"Scalia twisted my words"


A LA Times editorial shows that a criminology professor was misquoted

Professor Samuel Walker is not happy with Justice Scalia, as we already knew. But now he is telling the world in a Los Angeles Times editorial.

Scalia quotes my book, "Taming the System: The Control of Discretion in American Criminal Justice," on the point that there has been tremendous progress "in the education, training and supervision of police officers" since the 1961 Mapp decision, which imposed the exclusionary rule on local law enforcement.

My argument, based on the historical evidence of the last 40 years, is that the Warren court in the 1960s played a pivotal role in stimulating these reforms. For more than 100 years, police departments had failed to curb misuse of authority by officers on the street while the courts took a hands-off attitude. The Warren court's interventions (Mapp and Miranda being the most famous) set new standards for lawful conduct, forcing the police to reform and strengthening community demands for curbs on abuse.

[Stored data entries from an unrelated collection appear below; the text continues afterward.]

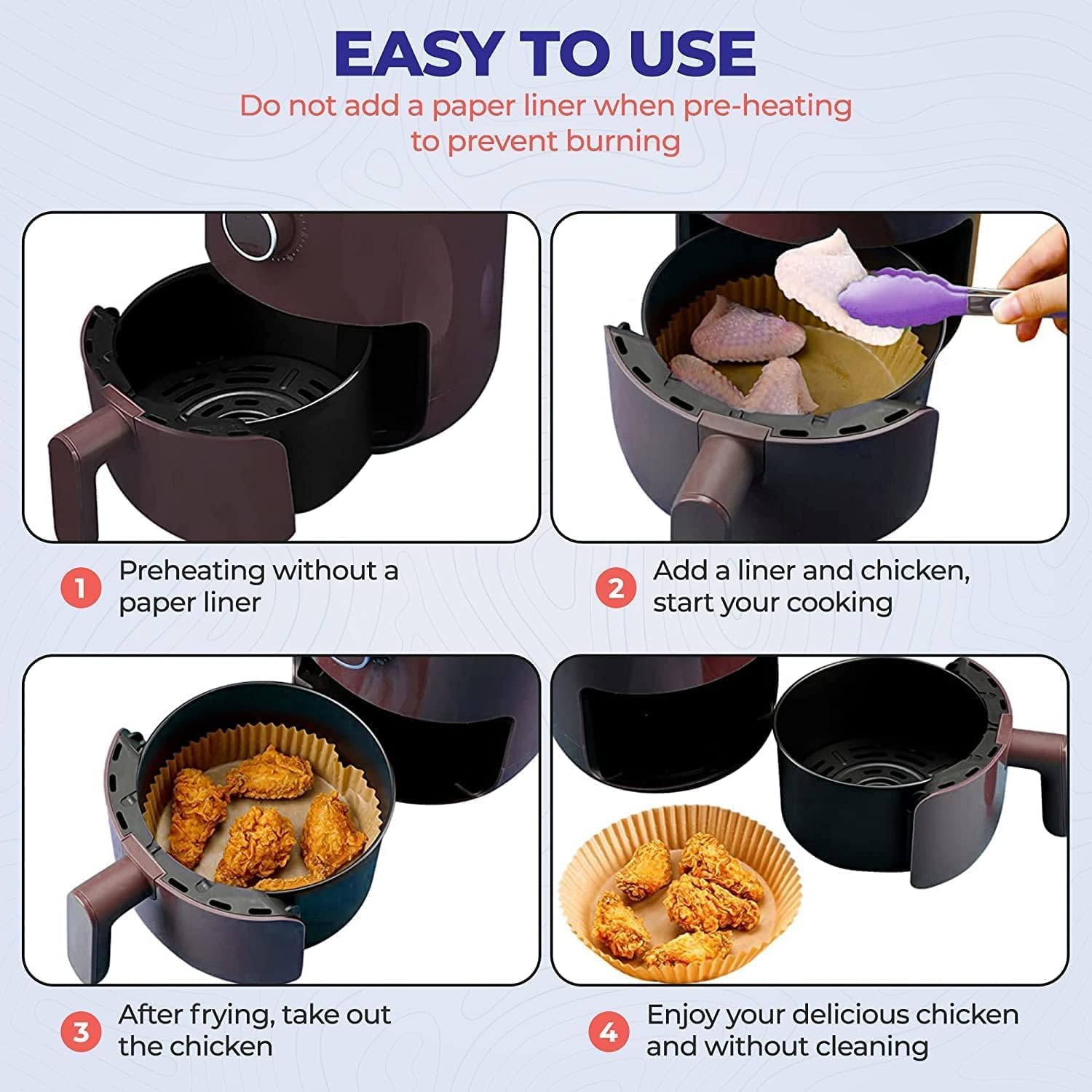 EASY TO USE

Do not add a paper liner when pre-heating to prevent burning

1 Preheating without a paper liner

2 Add a liner and chicken, start your cooking

3 After frying, take out the chicken

4 Enjoy your delicious chicken and without cleaning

Scalia's opinion suggests that the results I highlighted have sufficiently removed the need for an exclusionary rule to act as a judicial-branch watchdog over the police. I have never said or even suggested such a thing. To the contrary, I have argued that the results reinforce the Supreme Court's continuing importance in defining constitutional protections for individual rights and requiring the appropriate remedies for violations, including the exclusion of evidence.

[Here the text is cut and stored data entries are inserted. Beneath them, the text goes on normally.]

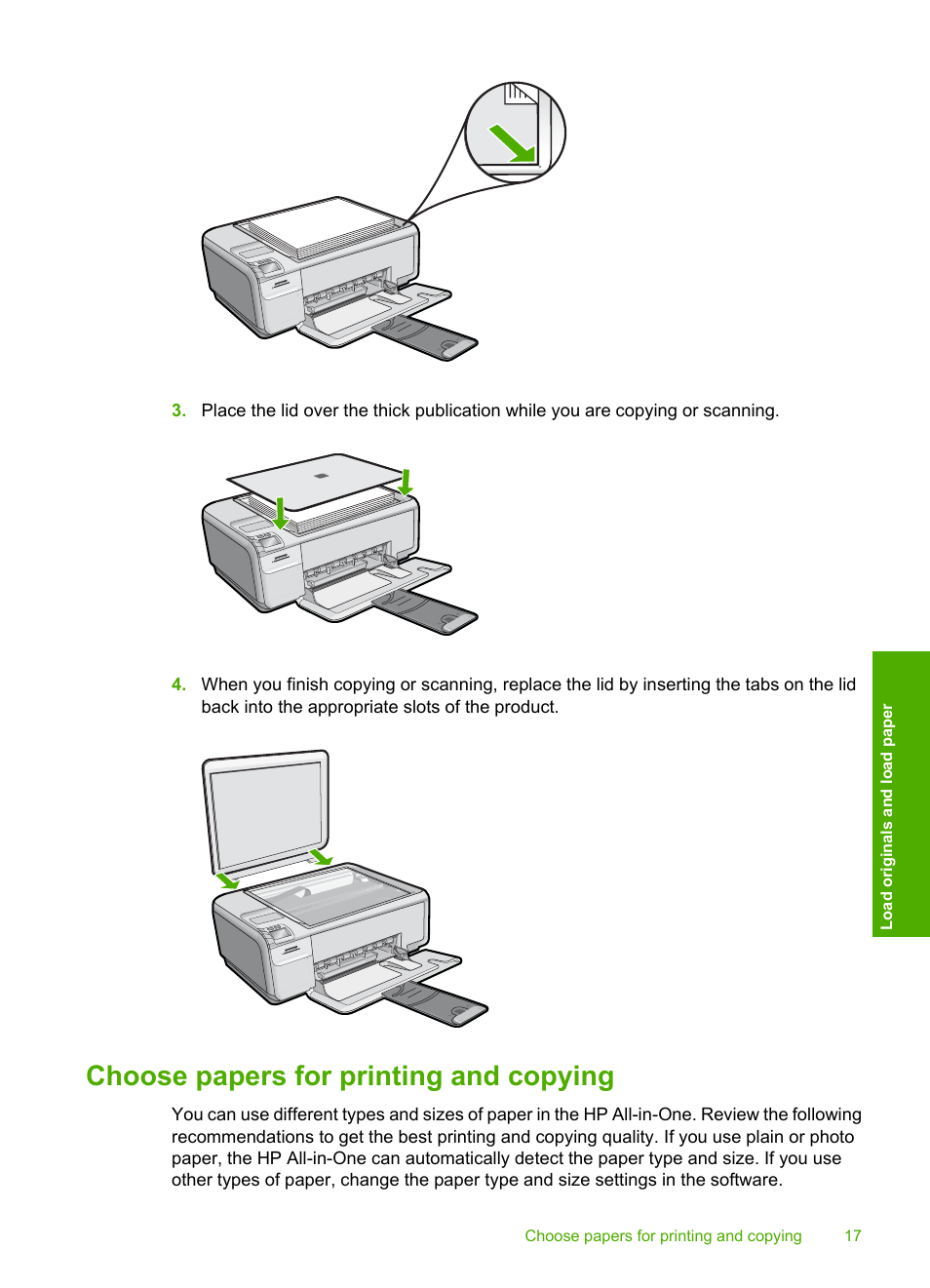 3. Place the lid over the thick publication while you are copying or scanning.

4. When you finish copying or scanning, replace the lid by inserting the tabs on the lid back into the appropriate slots of the product.

Load originals and load paper

Choose papers for printing and copying

You can use different types and sizes of paper in the HP All-in-One. Review the following recommendations to get the best printing and copying quality. If you use plain or photo paper, the HP All-in-One can automatically detect the paper type and size. If you use other types of paper, change the paper type and size settings in the software.

Choose papers for printing and copying 17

The ideal approach is for the court to join the other branches of government in a multipronged mix of remedies for police misconduct: judicially mandated exclusionary rules, legislation to give citizens oversight of police and administrative reforms in training and supervision. No single remedy is sufficient to this very important task. Hudson marks a dangerous step backward in removing a crucial component of that mix.

This is very important.

Considering that certain Supreme Court justices have recently quoted international law to overturn Constitutional protections, I think this shows that there is an agenda where a little misquoting is acceptable if it is for the "right" reasons.

Hat tip to the Agitator, who finished reading the online edition of the LA Times before I did.